• Assigned task
Transcribe the tail of the listing: start at the line containing "class: Mammalia" and stop after the last line, keeping every character as is and adding nothing.

[Input for this task — start]

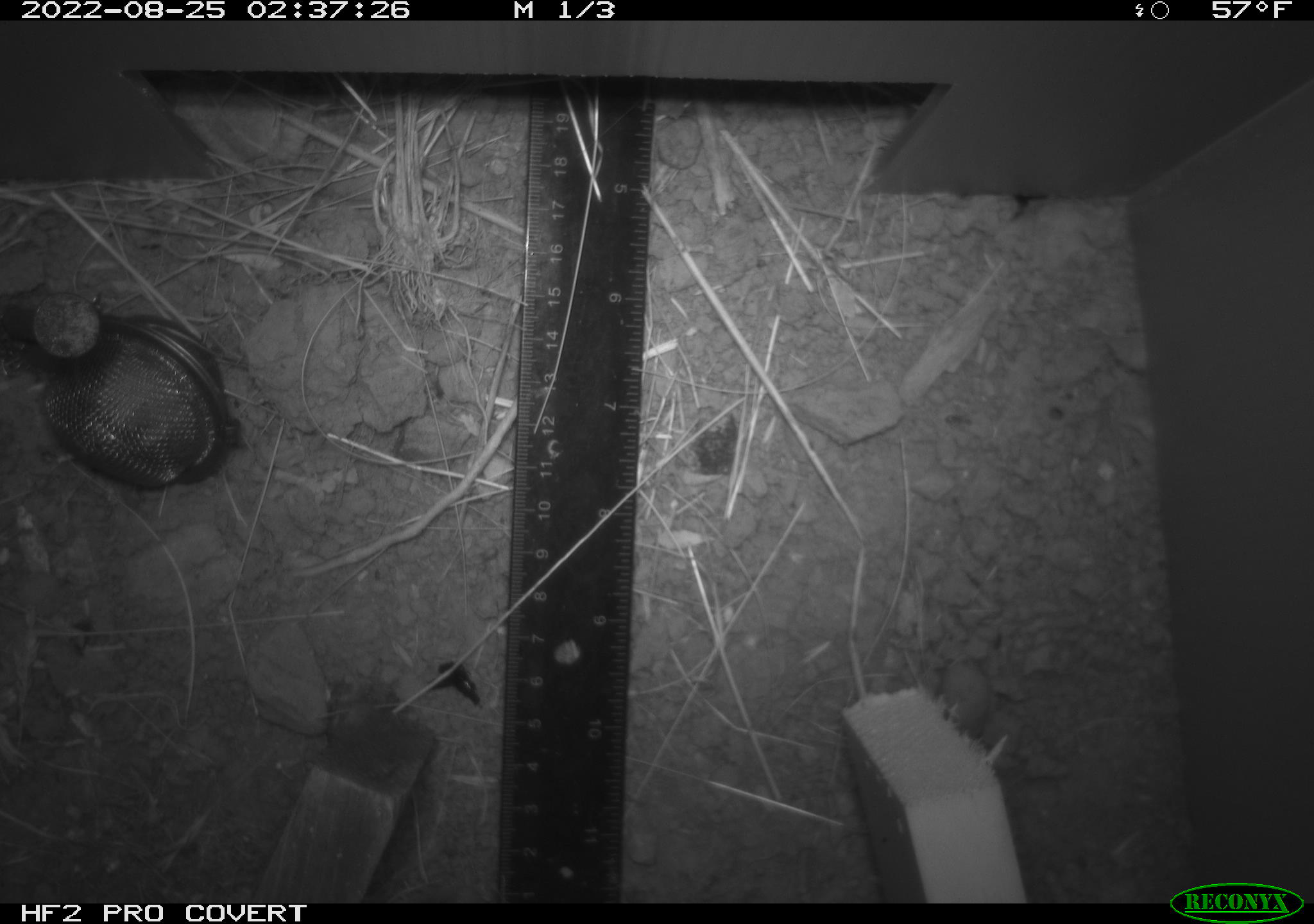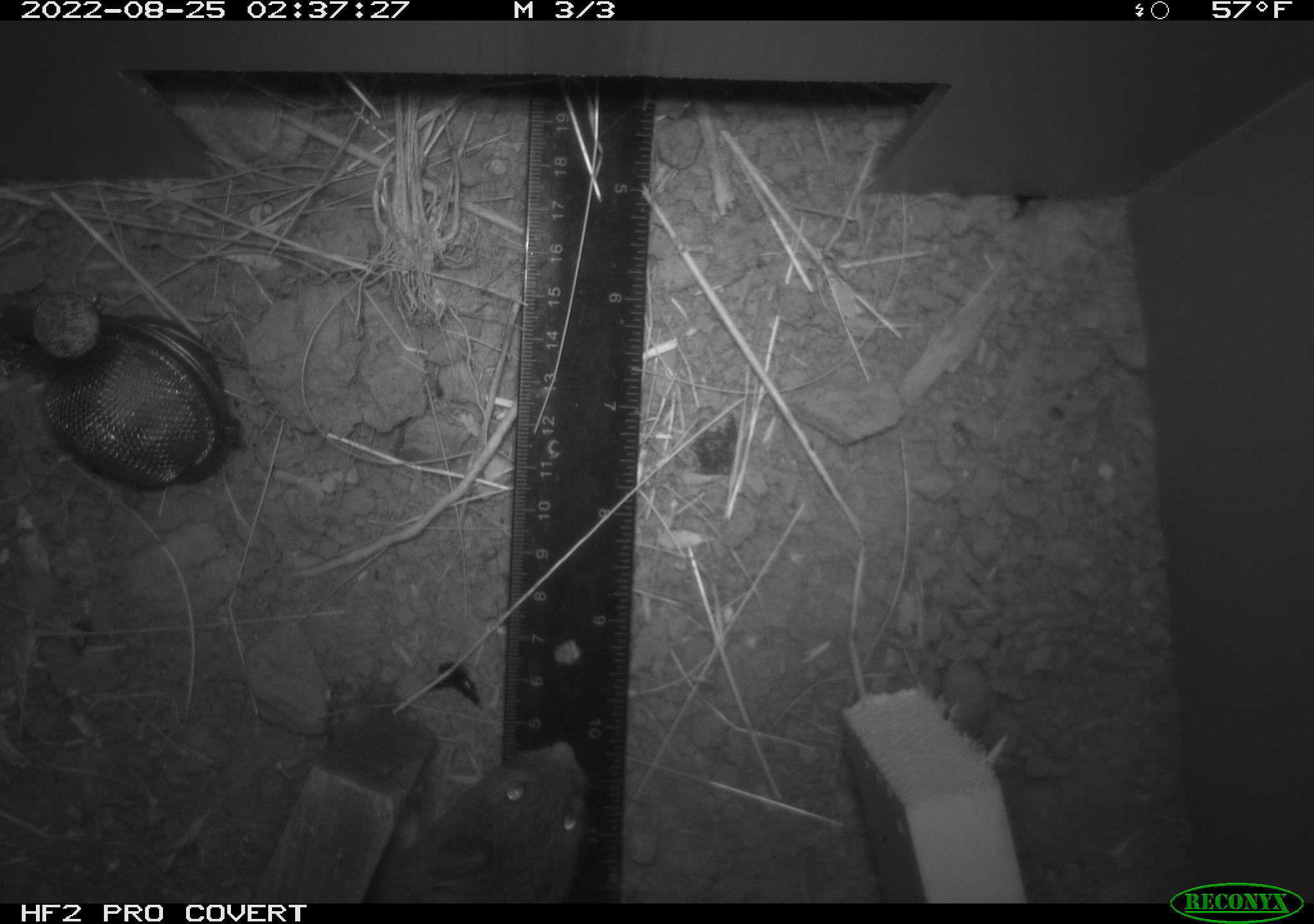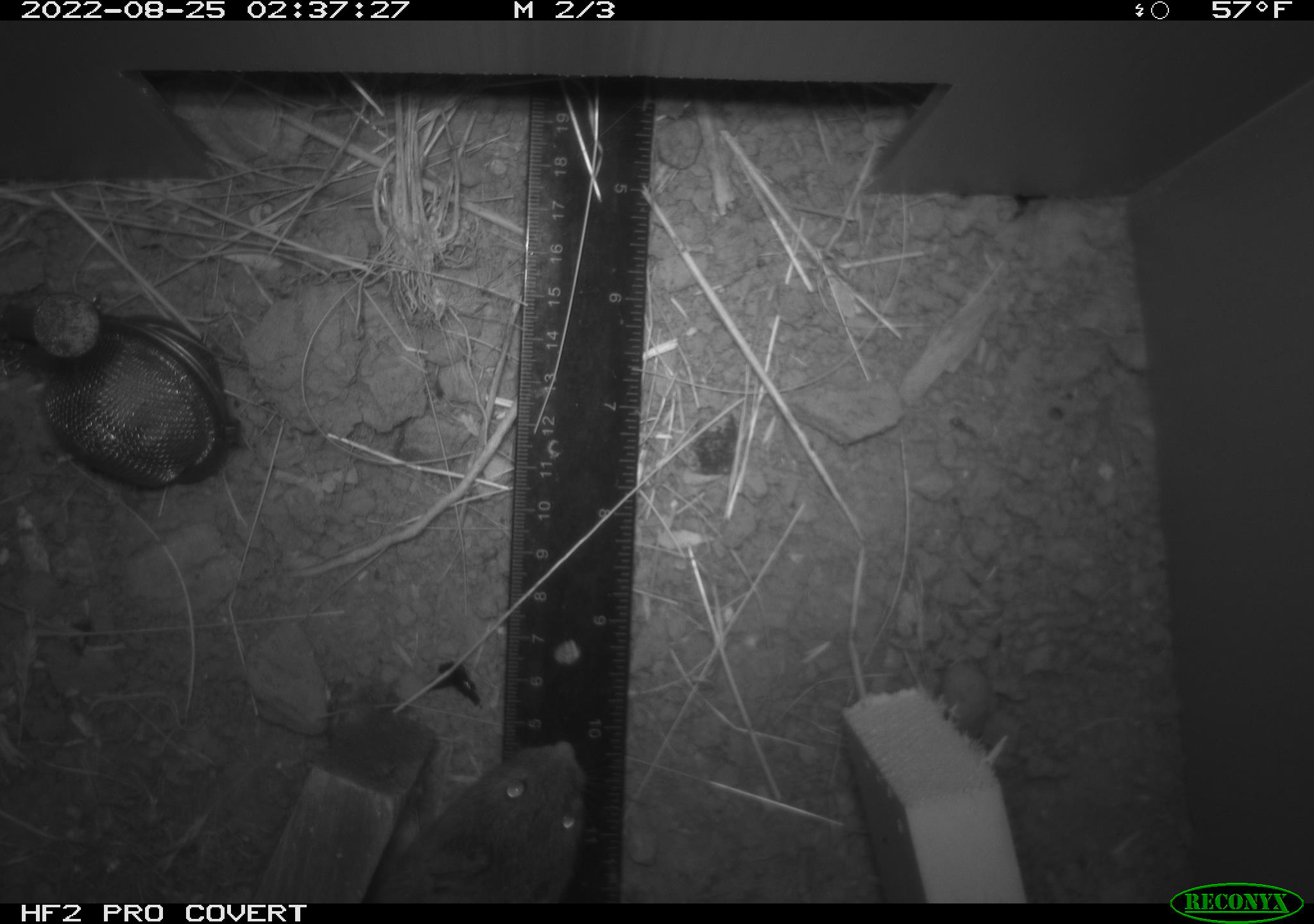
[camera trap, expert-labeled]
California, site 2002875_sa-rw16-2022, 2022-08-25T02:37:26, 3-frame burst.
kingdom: Animalia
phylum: Chordata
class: Mammalia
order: Rodentia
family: Cricetidae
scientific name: Arvicolinae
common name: voles, lemmings, and muskrats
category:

[Input for this task — finish]

• Solution below
class: Mammalia
order: Rodentia
family: Cricetidae
scientific name: Arvicolinae
common name: voles, lemmings, and muskrats
category:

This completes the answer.